> **Work required**
Please pull out every line in the rows below that contains the word "among", and copy each of those lines in full.

******

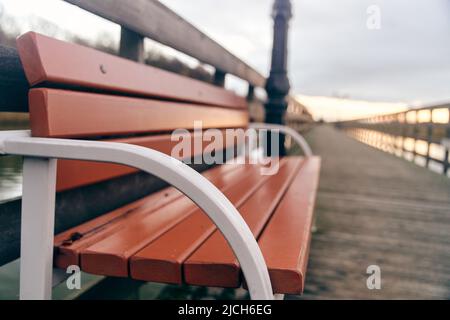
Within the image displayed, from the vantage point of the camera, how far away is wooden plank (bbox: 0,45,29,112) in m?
1.06

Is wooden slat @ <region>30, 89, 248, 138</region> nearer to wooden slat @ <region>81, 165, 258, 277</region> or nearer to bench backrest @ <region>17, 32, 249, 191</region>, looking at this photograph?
bench backrest @ <region>17, 32, 249, 191</region>

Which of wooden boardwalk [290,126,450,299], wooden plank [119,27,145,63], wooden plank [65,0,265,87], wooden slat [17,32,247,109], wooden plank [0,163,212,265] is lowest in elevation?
wooden boardwalk [290,126,450,299]

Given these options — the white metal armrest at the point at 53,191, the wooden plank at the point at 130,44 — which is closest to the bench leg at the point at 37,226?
the white metal armrest at the point at 53,191

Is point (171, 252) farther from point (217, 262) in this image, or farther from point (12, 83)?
point (12, 83)

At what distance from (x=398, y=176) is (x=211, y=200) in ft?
16.0

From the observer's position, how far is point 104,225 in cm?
129

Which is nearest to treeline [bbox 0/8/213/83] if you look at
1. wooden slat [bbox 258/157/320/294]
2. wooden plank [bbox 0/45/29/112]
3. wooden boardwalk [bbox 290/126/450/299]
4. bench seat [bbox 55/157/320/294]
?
wooden plank [bbox 0/45/29/112]

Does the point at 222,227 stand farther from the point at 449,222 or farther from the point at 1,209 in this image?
the point at 449,222

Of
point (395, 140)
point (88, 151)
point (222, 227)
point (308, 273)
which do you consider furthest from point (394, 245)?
point (395, 140)

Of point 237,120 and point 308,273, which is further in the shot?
point 237,120

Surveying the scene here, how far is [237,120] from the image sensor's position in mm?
3135

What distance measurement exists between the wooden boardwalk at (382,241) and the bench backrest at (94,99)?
940 mm

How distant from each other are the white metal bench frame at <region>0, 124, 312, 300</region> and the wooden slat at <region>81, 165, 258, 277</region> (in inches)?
4.3
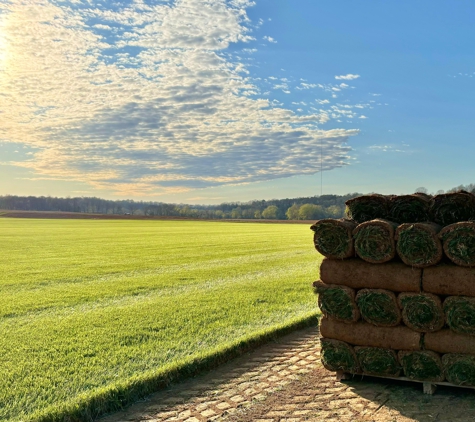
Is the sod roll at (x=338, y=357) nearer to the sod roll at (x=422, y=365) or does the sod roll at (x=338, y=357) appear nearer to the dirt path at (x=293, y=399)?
the dirt path at (x=293, y=399)

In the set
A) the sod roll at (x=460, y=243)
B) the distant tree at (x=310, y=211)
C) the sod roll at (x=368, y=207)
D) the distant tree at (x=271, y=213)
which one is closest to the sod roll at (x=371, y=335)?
the sod roll at (x=460, y=243)

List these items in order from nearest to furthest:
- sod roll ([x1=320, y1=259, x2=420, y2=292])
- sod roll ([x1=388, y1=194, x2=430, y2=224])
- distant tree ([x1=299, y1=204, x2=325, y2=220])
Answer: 1. sod roll ([x1=320, y1=259, x2=420, y2=292])
2. sod roll ([x1=388, y1=194, x2=430, y2=224])
3. distant tree ([x1=299, y1=204, x2=325, y2=220])

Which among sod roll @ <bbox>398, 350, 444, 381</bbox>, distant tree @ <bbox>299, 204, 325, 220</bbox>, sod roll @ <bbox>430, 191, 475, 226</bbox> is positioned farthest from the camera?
distant tree @ <bbox>299, 204, 325, 220</bbox>

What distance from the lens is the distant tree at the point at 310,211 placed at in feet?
380

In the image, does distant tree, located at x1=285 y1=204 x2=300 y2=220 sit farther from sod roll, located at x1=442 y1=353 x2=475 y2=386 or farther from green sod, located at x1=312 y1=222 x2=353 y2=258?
sod roll, located at x1=442 y1=353 x2=475 y2=386

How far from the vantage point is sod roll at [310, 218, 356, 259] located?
698cm

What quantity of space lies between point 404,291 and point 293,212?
123 meters

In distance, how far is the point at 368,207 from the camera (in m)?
7.61

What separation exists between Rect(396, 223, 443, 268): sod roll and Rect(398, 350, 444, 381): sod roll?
4.12 ft

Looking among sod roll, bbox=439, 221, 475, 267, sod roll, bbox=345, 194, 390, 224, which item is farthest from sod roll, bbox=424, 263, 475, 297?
sod roll, bbox=345, 194, 390, 224

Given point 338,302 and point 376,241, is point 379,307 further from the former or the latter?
point 376,241

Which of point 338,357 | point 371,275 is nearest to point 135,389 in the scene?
point 338,357

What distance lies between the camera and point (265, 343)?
9.20 metres

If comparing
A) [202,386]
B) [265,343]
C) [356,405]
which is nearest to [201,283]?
[265,343]
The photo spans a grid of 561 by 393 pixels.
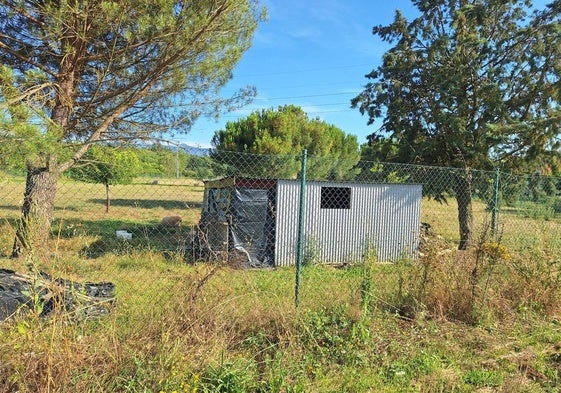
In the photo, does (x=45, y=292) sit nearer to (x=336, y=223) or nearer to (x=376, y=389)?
(x=376, y=389)

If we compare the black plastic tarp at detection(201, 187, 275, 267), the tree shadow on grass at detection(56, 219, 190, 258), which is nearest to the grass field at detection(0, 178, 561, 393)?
the tree shadow on grass at detection(56, 219, 190, 258)

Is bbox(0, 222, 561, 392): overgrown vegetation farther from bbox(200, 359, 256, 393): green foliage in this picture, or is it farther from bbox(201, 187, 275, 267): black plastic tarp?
bbox(201, 187, 275, 267): black plastic tarp

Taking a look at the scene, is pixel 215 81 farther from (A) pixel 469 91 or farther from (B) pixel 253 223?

******

> **Problem solution**
Which among sod roll @ <bbox>398, 350, 444, 381</bbox>, distant tree @ <bbox>299, 204, 325, 220</bbox>, sod roll @ <bbox>430, 191, 475, 226</bbox> is positioned farthest from the camera?
Looking among sod roll, bbox=439, 221, 475, 267, sod roll, bbox=345, 194, 390, 224, which item is farthest from sod roll, bbox=424, 263, 475, 297?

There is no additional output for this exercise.